And why do shroudies SHOUT so MUCH?

A Maillard reaction seems more promising because of the presence of amines needed for a Maillard reaction. Of course, it didn't need to be Jesus; at least chemically. It could have been any recently deceased person. Ergo, NO paint! This alone discredits McCrone...

What have you been smoking? No it doesn't.

and by extension, Schafersman, who relies so heavily on discredited evidence.

Yes, *wave* those hands, the contrary evidence is sure to just blow away...

And who is Schafersman... his PhD is inGeology... and a geologist who really is not qualified to judge the results of scientists like Rogers, Adler, Heller, Gall, Cameron, et. al., WHO HAVE HAD THEIR WORK CRITIQUED IN PEER REVIEWED SCIENTIFIC JOURNALS.

I have explained to you before your misunderstandings of the strengths and weaknesses of the peer-review process. And yet you continue to say "peer-review peer-review" in almost every sentence as if it's some sort of talisman guaranteeing validity. It most certainly is not. You just sound silly when you keep screaming it so much, as if it proves anything.

* SET TASKS:
(a) Summarize the dispute over McCrone and peer review in two sentences.
(b) Extend the dispute over McCrone and peer review with the next reply, picking up after its final sentence.

* DATA LINES:
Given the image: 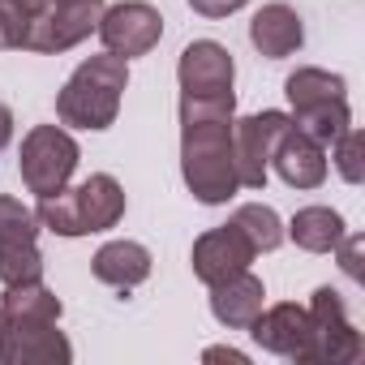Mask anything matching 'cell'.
<instances>
[{
	"label": "cell",
	"instance_id": "6da1fadb",
	"mask_svg": "<svg viewBox=\"0 0 365 365\" xmlns=\"http://www.w3.org/2000/svg\"><path fill=\"white\" fill-rule=\"evenodd\" d=\"M232 91L228 95H180V172L198 202H228L241 180L232 159Z\"/></svg>",
	"mask_w": 365,
	"mask_h": 365
},
{
	"label": "cell",
	"instance_id": "7a4b0ae2",
	"mask_svg": "<svg viewBox=\"0 0 365 365\" xmlns=\"http://www.w3.org/2000/svg\"><path fill=\"white\" fill-rule=\"evenodd\" d=\"M129 86V61L103 52L91 56L73 69V78L56 95V116L61 125L73 129H108L120 112V95Z\"/></svg>",
	"mask_w": 365,
	"mask_h": 365
},
{
	"label": "cell",
	"instance_id": "3957f363",
	"mask_svg": "<svg viewBox=\"0 0 365 365\" xmlns=\"http://www.w3.org/2000/svg\"><path fill=\"white\" fill-rule=\"evenodd\" d=\"M35 220L52 228L56 237H86V232H108L125 220V190L116 185V176L95 172L86 176L78 190H61L39 198Z\"/></svg>",
	"mask_w": 365,
	"mask_h": 365
},
{
	"label": "cell",
	"instance_id": "277c9868",
	"mask_svg": "<svg viewBox=\"0 0 365 365\" xmlns=\"http://www.w3.org/2000/svg\"><path fill=\"white\" fill-rule=\"evenodd\" d=\"M284 91H288V103H292V125L305 129L309 138H318L322 146H331L352 125V112H348V95H344V78L339 73L297 69L284 82Z\"/></svg>",
	"mask_w": 365,
	"mask_h": 365
},
{
	"label": "cell",
	"instance_id": "5b68a950",
	"mask_svg": "<svg viewBox=\"0 0 365 365\" xmlns=\"http://www.w3.org/2000/svg\"><path fill=\"white\" fill-rule=\"evenodd\" d=\"M78 159H82V155H78V142H73L65 129H56V125H35V129L26 133V142H22L18 168H22L26 190L39 194V198H48V194H61V190L69 185Z\"/></svg>",
	"mask_w": 365,
	"mask_h": 365
},
{
	"label": "cell",
	"instance_id": "8992f818",
	"mask_svg": "<svg viewBox=\"0 0 365 365\" xmlns=\"http://www.w3.org/2000/svg\"><path fill=\"white\" fill-rule=\"evenodd\" d=\"M61 318L43 314H9L0 309V365H35V361H69L73 348L56 331Z\"/></svg>",
	"mask_w": 365,
	"mask_h": 365
},
{
	"label": "cell",
	"instance_id": "52a82bcc",
	"mask_svg": "<svg viewBox=\"0 0 365 365\" xmlns=\"http://www.w3.org/2000/svg\"><path fill=\"white\" fill-rule=\"evenodd\" d=\"M309 309V361H331V365H348L365 356V339L361 331L348 322L344 301L335 288H318Z\"/></svg>",
	"mask_w": 365,
	"mask_h": 365
},
{
	"label": "cell",
	"instance_id": "ba28073f",
	"mask_svg": "<svg viewBox=\"0 0 365 365\" xmlns=\"http://www.w3.org/2000/svg\"><path fill=\"white\" fill-rule=\"evenodd\" d=\"M288 125H292L288 112H258V116L232 120V159H237V180L245 190L267 185L271 150H275V142H279V133Z\"/></svg>",
	"mask_w": 365,
	"mask_h": 365
},
{
	"label": "cell",
	"instance_id": "9c48e42d",
	"mask_svg": "<svg viewBox=\"0 0 365 365\" xmlns=\"http://www.w3.org/2000/svg\"><path fill=\"white\" fill-rule=\"evenodd\" d=\"M95 31H99L103 48H108L112 56L129 61V56H146V52L159 43L163 18H159V9L146 5V0H125V5L99 14V26H95Z\"/></svg>",
	"mask_w": 365,
	"mask_h": 365
},
{
	"label": "cell",
	"instance_id": "30bf717a",
	"mask_svg": "<svg viewBox=\"0 0 365 365\" xmlns=\"http://www.w3.org/2000/svg\"><path fill=\"white\" fill-rule=\"evenodd\" d=\"M258 258V250L250 245V237L237 228V224H224V228H211L194 241V275L211 288L237 271H245L250 262Z\"/></svg>",
	"mask_w": 365,
	"mask_h": 365
},
{
	"label": "cell",
	"instance_id": "8fae6325",
	"mask_svg": "<svg viewBox=\"0 0 365 365\" xmlns=\"http://www.w3.org/2000/svg\"><path fill=\"white\" fill-rule=\"evenodd\" d=\"M176 78H180V95H228L237 69H232V56H228L224 43L198 39L180 52Z\"/></svg>",
	"mask_w": 365,
	"mask_h": 365
},
{
	"label": "cell",
	"instance_id": "7c38bea8",
	"mask_svg": "<svg viewBox=\"0 0 365 365\" xmlns=\"http://www.w3.org/2000/svg\"><path fill=\"white\" fill-rule=\"evenodd\" d=\"M271 163L292 190H318L327 180V146L318 138H309L305 129H297V125H288L279 133V142L271 150Z\"/></svg>",
	"mask_w": 365,
	"mask_h": 365
},
{
	"label": "cell",
	"instance_id": "4fadbf2b",
	"mask_svg": "<svg viewBox=\"0 0 365 365\" xmlns=\"http://www.w3.org/2000/svg\"><path fill=\"white\" fill-rule=\"evenodd\" d=\"M245 331L267 352H279V356H292V361H309V309L305 305H292V301L271 305Z\"/></svg>",
	"mask_w": 365,
	"mask_h": 365
},
{
	"label": "cell",
	"instance_id": "5bb4252c",
	"mask_svg": "<svg viewBox=\"0 0 365 365\" xmlns=\"http://www.w3.org/2000/svg\"><path fill=\"white\" fill-rule=\"evenodd\" d=\"M262 297H267L262 279L250 275V267H245V271H237V275L211 284V314H215L224 327L245 331V327L262 314Z\"/></svg>",
	"mask_w": 365,
	"mask_h": 365
},
{
	"label": "cell",
	"instance_id": "9a60e30c",
	"mask_svg": "<svg viewBox=\"0 0 365 365\" xmlns=\"http://www.w3.org/2000/svg\"><path fill=\"white\" fill-rule=\"evenodd\" d=\"M250 43H254L267 61H284V56H292V52L305 43V26H301V18H297L288 5H267V9H258L254 22H250Z\"/></svg>",
	"mask_w": 365,
	"mask_h": 365
},
{
	"label": "cell",
	"instance_id": "2e32d148",
	"mask_svg": "<svg viewBox=\"0 0 365 365\" xmlns=\"http://www.w3.org/2000/svg\"><path fill=\"white\" fill-rule=\"evenodd\" d=\"M91 271H95L99 284H112V288L129 292V288H138V284L150 275V250L138 245V241H108V245L95 254Z\"/></svg>",
	"mask_w": 365,
	"mask_h": 365
},
{
	"label": "cell",
	"instance_id": "e0dca14e",
	"mask_svg": "<svg viewBox=\"0 0 365 365\" xmlns=\"http://www.w3.org/2000/svg\"><path fill=\"white\" fill-rule=\"evenodd\" d=\"M288 232H292V241H297L301 250H309V254H331V250L344 241V220H339V211H331V207H305V211L292 215Z\"/></svg>",
	"mask_w": 365,
	"mask_h": 365
},
{
	"label": "cell",
	"instance_id": "ac0fdd59",
	"mask_svg": "<svg viewBox=\"0 0 365 365\" xmlns=\"http://www.w3.org/2000/svg\"><path fill=\"white\" fill-rule=\"evenodd\" d=\"M232 224L250 237V245H254L258 254H271V250L284 241V224H279V215H275L271 207H262V202H245V207H237Z\"/></svg>",
	"mask_w": 365,
	"mask_h": 365
},
{
	"label": "cell",
	"instance_id": "d6986e66",
	"mask_svg": "<svg viewBox=\"0 0 365 365\" xmlns=\"http://www.w3.org/2000/svg\"><path fill=\"white\" fill-rule=\"evenodd\" d=\"M43 279V258L35 250V241H0V284H31Z\"/></svg>",
	"mask_w": 365,
	"mask_h": 365
},
{
	"label": "cell",
	"instance_id": "ffe728a7",
	"mask_svg": "<svg viewBox=\"0 0 365 365\" xmlns=\"http://www.w3.org/2000/svg\"><path fill=\"white\" fill-rule=\"evenodd\" d=\"M35 237H39L35 211L9 194H0V241H35Z\"/></svg>",
	"mask_w": 365,
	"mask_h": 365
},
{
	"label": "cell",
	"instance_id": "44dd1931",
	"mask_svg": "<svg viewBox=\"0 0 365 365\" xmlns=\"http://www.w3.org/2000/svg\"><path fill=\"white\" fill-rule=\"evenodd\" d=\"M335 168H339V176L348 180V185H356V180L365 176V163H361V133H356L352 125L335 138Z\"/></svg>",
	"mask_w": 365,
	"mask_h": 365
},
{
	"label": "cell",
	"instance_id": "7402d4cb",
	"mask_svg": "<svg viewBox=\"0 0 365 365\" xmlns=\"http://www.w3.org/2000/svg\"><path fill=\"white\" fill-rule=\"evenodd\" d=\"M339 250V267H344V275H352V279H361V250H365V237L361 232H344V241L335 245Z\"/></svg>",
	"mask_w": 365,
	"mask_h": 365
},
{
	"label": "cell",
	"instance_id": "603a6c76",
	"mask_svg": "<svg viewBox=\"0 0 365 365\" xmlns=\"http://www.w3.org/2000/svg\"><path fill=\"white\" fill-rule=\"evenodd\" d=\"M241 5H245V0H190V9H194L198 18H211V22H220V18L237 14Z\"/></svg>",
	"mask_w": 365,
	"mask_h": 365
},
{
	"label": "cell",
	"instance_id": "cb8c5ba5",
	"mask_svg": "<svg viewBox=\"0 0 365 365\" xmlns=\"http://www.w3.org/2000/svg\"><path fill=\"white\" fill-rule=\"evenodd\" d=\"M202 356L207 361H237V365H245V352H237V348H207Z\"/></svg>",
	"mask_w": 365,
	"mask_h": 365
},
{
	"label": "cell",
	"instance_id": "d4e9b609",
	"mask_svg": "<svg viewBox=\"0 0 365 365\" xmlns=\"http://www.w3.org/2000/svg\"><path fill=\"white\" fill-rule=\"evenodd\" d=\"M9 138H14V112H9L5 103H0V150L9 146Z\"/></svg>",
	"mask_w": 365,
	"mask_h": 365
}]
</instances>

* ANSWERS BY TASK:
(a) One participant argues that a Maillard reaction is a more promising explanation because of the amines it requires, which points to no paint and, in that participant's view, discredits McCrone and Schafersman, a geologist said to be unqualified to judge scientists whose work was critiqued in peer-reviewed journals. The other participant denies that this discredits McCrone and says peer review is not a talisman guaranteeing validity, so repeating it proves nothing.

(b)
It is obvious to anyone who has research and read all the peer-reviewed scientific and scholarly work

...there you go again...

that has been done on the Shroud in the past 104 years, that Schafersman has NOT read it.

Sure looks to me like he has. And unlike a lot of the shroudies, he's familiar with both sides of the evidence and doesn't just ignore what he doesn't like.

He has an adgenda: "There is nothing here. Don't look. My mind is made up. Don't bother me with the facts."

Well if so, then he's got a lot in common with you folks.

Believe what you wish, you will anyway.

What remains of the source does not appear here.